Peter Hillary and Jamling Tenzing Norgay will lead a team of climbers to the peak of Tanzania’s highest free-standing mountain in July next year.
And the accomplished mountaineers, who have each twice followed in their famous fathers’ footsteps up Everest, are making the ascent for The Humpty Dumpty children’s charity in Sydney.
“The Hillary-Norgay summit of Everest back in the 1950s is a great story and for the two sons to be climbing Kilimanjaro together is pretty special, particularly as they are doing it for charity,” Humpty’s chairman and founder Paul Francis told me. “Peter Hillary is really excited about it, and so am I. It will take the event to a whole new level and hopefully get more people involved.”
The New Zealand-based Hillary, 55, climbed Everest for the first time in 1990 making him and Sir Edmund the first father-son duo to make the summit.

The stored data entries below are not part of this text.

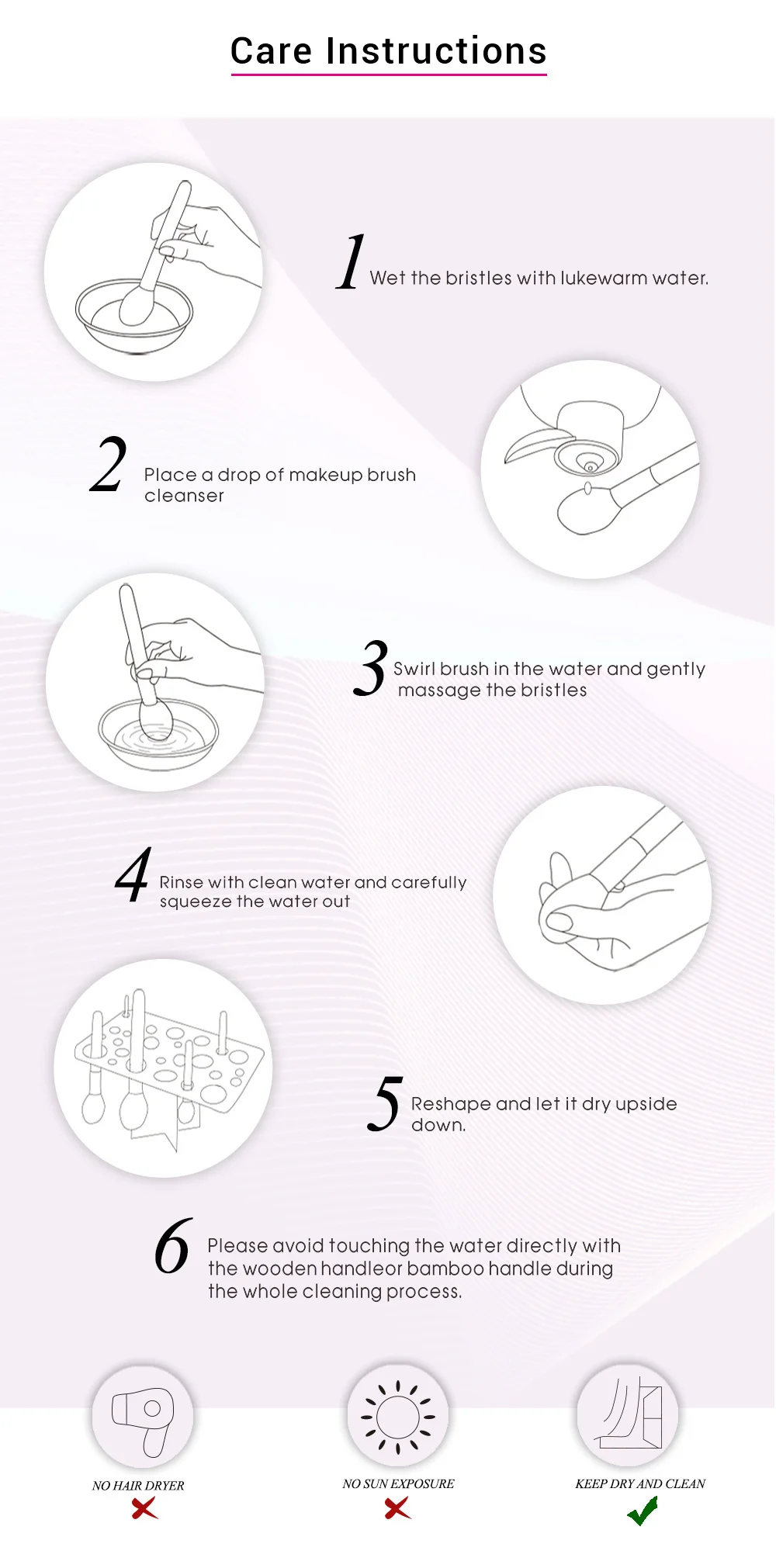 Care Instructions

1 Wet the bristles with lukewarm water.

2 Place a drop of makeup brush cleanser

3 Swirl brush in the water and gently massage the bristles

4 Rinse with clean water and carefully squeeze the water out

5 Reshape and let it dry upside down.

6 Please avoid touching the water directly with the wooden handleor bamboo handle during the whole cleaning process.

NO HAIR DRYER

NO SUN EXPOSURE

KEEP DRY AND CLEAN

Norgay, 44, has twice scaled the epic peak the Sherpa people call The Mother Goddess of the World – the first time in 1996 during the most disastrous climbing season on the mountain when 15 people died.

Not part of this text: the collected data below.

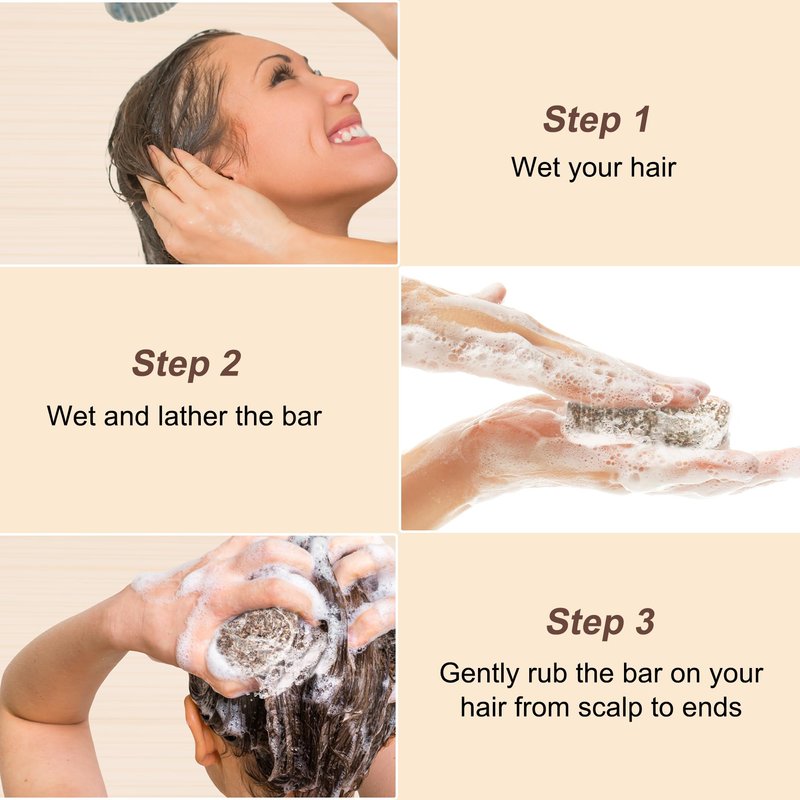 Step 1
Wet your hair

Step 2
Wet and lather the bar

Step 3
Gently rub the bar on your hair from scalp to ends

Norgay wrote the best-selling book, Touching My Father’s Soul, which gave a compelling account of the disasters from the Sherpas’ points of view. American writer Jon Krakauer was also on the ascent with another adventure team and wrote Into Thin Air about the trek in which five of his fellow mountaineers died.
Norgay, who lives in Nepal, and Hillary recreated their fathers’ journey in 2003 when they took on Everest together to mark the 50th anniversary of that celebrated first summit of Chomolungma as the Tibetans call the mountain.

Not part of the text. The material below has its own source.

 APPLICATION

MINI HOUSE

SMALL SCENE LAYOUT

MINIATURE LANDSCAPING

The 2010 Kilimanjaro trek follows The Humpty Dumpty Foundation’s first successful summit of Kili in August this year, which raised $1.35 million for the charity.
Federal Shadow Treasurer Joe Hockey and Francis, who was awarded the Order of Australia in the recent Queen’s Birthday honours list, led the inaugural group of 22 trekkers including Paralympian Kelly Cartwright, Sunrise co-host David Koch, and paediatrician Jonny Taitz.
They made the summit under a full moon on August 5 after 12 hours of climbing.
“It was harder than anyone imagined, even after spending the previous five days acclimatising to the altitude,” says Francis. “It was the hardest thing we have ever done. Equally though, it’s also one of the most amazing things we’ve ever done.”
And now the charity, which buys vital life saving medical equipment for more than 60 children’s wards in hospitals around Australia and East Timor, is preparing to do it all again under the guidance of Norgay and Hillary, and possibly Hillary’s daughter Amelia.
“There’s an enormous amount of support for it,” says Francis.